Brnovich spokesman Ryan Anderson said attorneys within the office are reviewing the findings to see if further action is necessary. But without a change in the law, Anderson said, there is nothing to deter election officials from repeating the error.

“As we said last year, mistakes were made and we were responsible,” Reagan said Wednesday in a prepared statement. “Since, we’ve made staffing changes, added additional layers of quality control and will utilize a different vendor.”

Arizona law mandates that one pamphlet go to every household with a registered voter ahead of people getting their early ballots. The pamphlet contains not only what is supposed to be an impartial explanation of every measure but also pro and con arguments. By law, that should have happened by April 20, 2016.

Morrissey found that staffers in Reagan’s office tried a method of generating a mailing list different than one used by her predecessors. But the list excluded voters in 13 of the state’s 15 counties who were also on another list where they automatically get early ballots.

Overall, with multiple voters at some homes, the failure to get 200,000 of the 1.9 million brochures out by the deadline may have left 400,000 without the information.

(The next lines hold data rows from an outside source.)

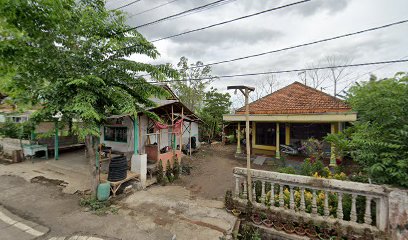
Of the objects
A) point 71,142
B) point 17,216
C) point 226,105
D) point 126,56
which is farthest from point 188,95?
point 17,216

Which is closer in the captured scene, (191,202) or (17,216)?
(17,216)

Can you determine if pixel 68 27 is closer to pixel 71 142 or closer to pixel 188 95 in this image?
pixel 71 142

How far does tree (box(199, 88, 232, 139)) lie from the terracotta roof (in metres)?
5.72

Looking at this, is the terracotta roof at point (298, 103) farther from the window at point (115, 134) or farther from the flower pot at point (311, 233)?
the flower pot at point (311, 233)

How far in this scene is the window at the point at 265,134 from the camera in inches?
506

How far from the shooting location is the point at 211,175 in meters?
9.43

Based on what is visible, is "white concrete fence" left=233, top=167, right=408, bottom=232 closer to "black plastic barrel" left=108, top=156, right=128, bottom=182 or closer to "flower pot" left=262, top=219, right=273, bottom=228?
"flower pot" left=262, top=219, right=273, bottom=228

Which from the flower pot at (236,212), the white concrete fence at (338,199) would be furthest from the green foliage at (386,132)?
the flower pot at (236,212)

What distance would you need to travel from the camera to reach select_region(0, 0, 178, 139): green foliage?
375 cm

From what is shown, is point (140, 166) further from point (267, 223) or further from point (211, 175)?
point (267, 223)

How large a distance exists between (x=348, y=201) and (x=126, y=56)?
23.7ft

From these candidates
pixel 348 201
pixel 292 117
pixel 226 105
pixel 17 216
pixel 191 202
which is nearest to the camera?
pixel 348 201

There were just slightly fewer than 1.1 million votes cast at the May 17 special election, and Proposition 123 was approved by a margin of 19,416 votes.

Morrissey said county election officials began notifying Reagan’s office as early as April 22 about voters not getting pamphlets. And by April 26, he said, “it was evident that the failure was widespread and not limited to a single county.”

He said, though, that Spencer advised staffers to respond only to county election officials who made specific inquiries.

“For 19 days ... Secretary Reagan’s staff and Secretary Reagan chose not to widely disseminate information,” Morrissey wrote. “The staff did not inform all county election officials, or the public, that certain pamphlets had not been delivered.”

Spencer specifically rejected the idea, he said, of mailing a postcard to affected voters to tell them that the pamphlets would be coming, albeit late.

“Other remedial options that would have provided wider notice to voters of the nature and scope of the problem, such as a press conference, or notice to the election officials in all 15 counties, were also not adopted,” Morrissey said.

Reagan finally acknowledged the problem on May 11, six days before the election and after about half a million votes had been cast.

But even then, Morrissey said, Reagan was not being honest with voters, saying the problem was with an outside company that was preparing the mailing list.

“In blaming IBM, Secretary Reagan failed to acknowledge that her staff, not IBM, was responsible for and produced the household mailing list,” he said. Morrissey said that was the fault of Reagan’s office, which “deviated from successful practices of previous secretaries of state.”

Morrissey also took issue with Spencer who, while being interviewed for the investigation, minimized the importance of the brochures. “That view is inconsistent with the role of the publicity pamphlet envisioned by the Arizona Legislature, the courts, and most importantly, the voters,” Morrissey wrote.

“Further, it is not true that the publicity pamphlet was available everywhere,” he said. For example, Morrissey said, many voters lack access to the internet to get one online.

Morrisey said Reagan declined Spencer’s offer to resign in the wake of the problem and no staff members were disciplined.

In complaining to Brnovich, Ryan asked that the election be postponed. The attorney general acknowledged the violation of state law but said nothing in the statutes gives him such authority.